Records from a collection:
========

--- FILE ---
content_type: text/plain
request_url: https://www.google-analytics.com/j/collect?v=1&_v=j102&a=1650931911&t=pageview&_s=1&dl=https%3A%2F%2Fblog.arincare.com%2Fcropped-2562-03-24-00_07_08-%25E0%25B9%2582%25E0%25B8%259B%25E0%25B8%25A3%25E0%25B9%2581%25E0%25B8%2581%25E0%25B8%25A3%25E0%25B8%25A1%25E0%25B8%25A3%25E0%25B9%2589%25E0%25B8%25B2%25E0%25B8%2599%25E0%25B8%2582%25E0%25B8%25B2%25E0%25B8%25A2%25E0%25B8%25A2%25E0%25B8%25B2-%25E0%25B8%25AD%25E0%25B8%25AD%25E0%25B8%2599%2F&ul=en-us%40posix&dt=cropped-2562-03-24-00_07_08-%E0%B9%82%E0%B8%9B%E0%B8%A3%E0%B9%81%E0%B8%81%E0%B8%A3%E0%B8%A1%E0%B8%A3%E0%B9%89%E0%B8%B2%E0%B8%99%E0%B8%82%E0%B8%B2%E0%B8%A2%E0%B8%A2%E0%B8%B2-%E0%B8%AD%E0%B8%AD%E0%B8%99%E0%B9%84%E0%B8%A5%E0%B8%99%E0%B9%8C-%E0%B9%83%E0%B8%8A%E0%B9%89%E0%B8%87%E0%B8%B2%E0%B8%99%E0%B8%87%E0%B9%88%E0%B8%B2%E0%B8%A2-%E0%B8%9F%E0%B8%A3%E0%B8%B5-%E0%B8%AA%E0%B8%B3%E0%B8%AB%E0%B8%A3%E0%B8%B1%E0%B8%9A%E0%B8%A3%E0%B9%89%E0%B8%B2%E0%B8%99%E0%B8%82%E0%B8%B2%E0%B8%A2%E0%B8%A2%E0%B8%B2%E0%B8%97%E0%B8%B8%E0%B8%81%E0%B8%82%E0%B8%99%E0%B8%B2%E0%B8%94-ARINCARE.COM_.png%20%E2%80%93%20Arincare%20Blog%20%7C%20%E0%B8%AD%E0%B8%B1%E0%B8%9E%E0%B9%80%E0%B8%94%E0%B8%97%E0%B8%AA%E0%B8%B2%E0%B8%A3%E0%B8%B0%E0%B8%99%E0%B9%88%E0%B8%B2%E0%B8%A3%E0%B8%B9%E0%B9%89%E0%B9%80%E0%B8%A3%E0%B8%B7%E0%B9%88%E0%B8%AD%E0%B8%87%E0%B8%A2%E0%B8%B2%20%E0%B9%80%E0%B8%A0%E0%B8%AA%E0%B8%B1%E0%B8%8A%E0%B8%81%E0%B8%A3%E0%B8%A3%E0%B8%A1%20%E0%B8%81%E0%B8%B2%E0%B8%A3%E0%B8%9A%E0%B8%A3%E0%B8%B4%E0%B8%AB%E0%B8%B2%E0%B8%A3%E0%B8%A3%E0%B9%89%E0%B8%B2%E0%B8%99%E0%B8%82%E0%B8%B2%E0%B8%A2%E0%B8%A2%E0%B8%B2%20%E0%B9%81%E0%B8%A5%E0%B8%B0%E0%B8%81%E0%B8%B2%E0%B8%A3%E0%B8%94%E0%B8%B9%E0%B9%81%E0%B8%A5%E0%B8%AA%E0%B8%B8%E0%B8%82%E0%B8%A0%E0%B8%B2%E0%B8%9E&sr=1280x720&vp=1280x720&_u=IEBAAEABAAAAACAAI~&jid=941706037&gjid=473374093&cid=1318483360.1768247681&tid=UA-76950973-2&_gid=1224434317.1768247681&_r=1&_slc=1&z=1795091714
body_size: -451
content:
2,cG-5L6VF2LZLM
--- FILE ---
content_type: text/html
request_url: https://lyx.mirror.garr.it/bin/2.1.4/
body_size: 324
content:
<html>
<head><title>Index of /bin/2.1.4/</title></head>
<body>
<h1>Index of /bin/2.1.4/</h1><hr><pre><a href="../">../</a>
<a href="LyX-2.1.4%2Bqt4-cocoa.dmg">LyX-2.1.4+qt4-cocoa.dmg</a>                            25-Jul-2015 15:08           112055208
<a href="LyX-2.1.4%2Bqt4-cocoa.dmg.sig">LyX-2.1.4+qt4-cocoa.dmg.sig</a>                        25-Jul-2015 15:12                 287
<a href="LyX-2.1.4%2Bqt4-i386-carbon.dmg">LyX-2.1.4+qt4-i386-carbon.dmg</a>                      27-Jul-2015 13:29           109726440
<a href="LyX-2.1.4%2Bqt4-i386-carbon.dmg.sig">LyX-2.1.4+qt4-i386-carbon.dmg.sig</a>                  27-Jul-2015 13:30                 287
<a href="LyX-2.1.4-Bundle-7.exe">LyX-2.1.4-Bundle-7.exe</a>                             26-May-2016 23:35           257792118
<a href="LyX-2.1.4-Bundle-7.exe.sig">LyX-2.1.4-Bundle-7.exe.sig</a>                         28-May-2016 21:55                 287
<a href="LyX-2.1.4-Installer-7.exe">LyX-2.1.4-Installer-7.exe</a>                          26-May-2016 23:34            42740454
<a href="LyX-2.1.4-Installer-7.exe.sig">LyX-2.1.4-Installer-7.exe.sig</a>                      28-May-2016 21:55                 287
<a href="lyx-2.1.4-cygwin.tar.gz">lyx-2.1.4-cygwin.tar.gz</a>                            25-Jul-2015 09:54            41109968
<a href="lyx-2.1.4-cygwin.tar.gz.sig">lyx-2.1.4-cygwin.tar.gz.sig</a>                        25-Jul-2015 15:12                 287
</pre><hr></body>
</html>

========

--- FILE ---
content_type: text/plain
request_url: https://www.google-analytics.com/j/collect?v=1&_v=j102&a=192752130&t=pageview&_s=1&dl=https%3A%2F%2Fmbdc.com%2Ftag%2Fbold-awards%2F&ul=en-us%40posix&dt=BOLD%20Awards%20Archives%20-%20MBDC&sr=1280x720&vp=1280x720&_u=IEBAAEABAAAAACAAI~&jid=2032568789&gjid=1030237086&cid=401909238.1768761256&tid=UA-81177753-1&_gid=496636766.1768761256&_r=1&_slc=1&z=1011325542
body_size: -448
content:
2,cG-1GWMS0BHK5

========

What to do
Search the entries for the word "Index" and gather every line where it appears.

Worked solution
<head><title>Index of /bin/2.1.4/</title></head>
<h1>Index of /bin/2.1.4/</h1><hr><pre><a href="../">../</a>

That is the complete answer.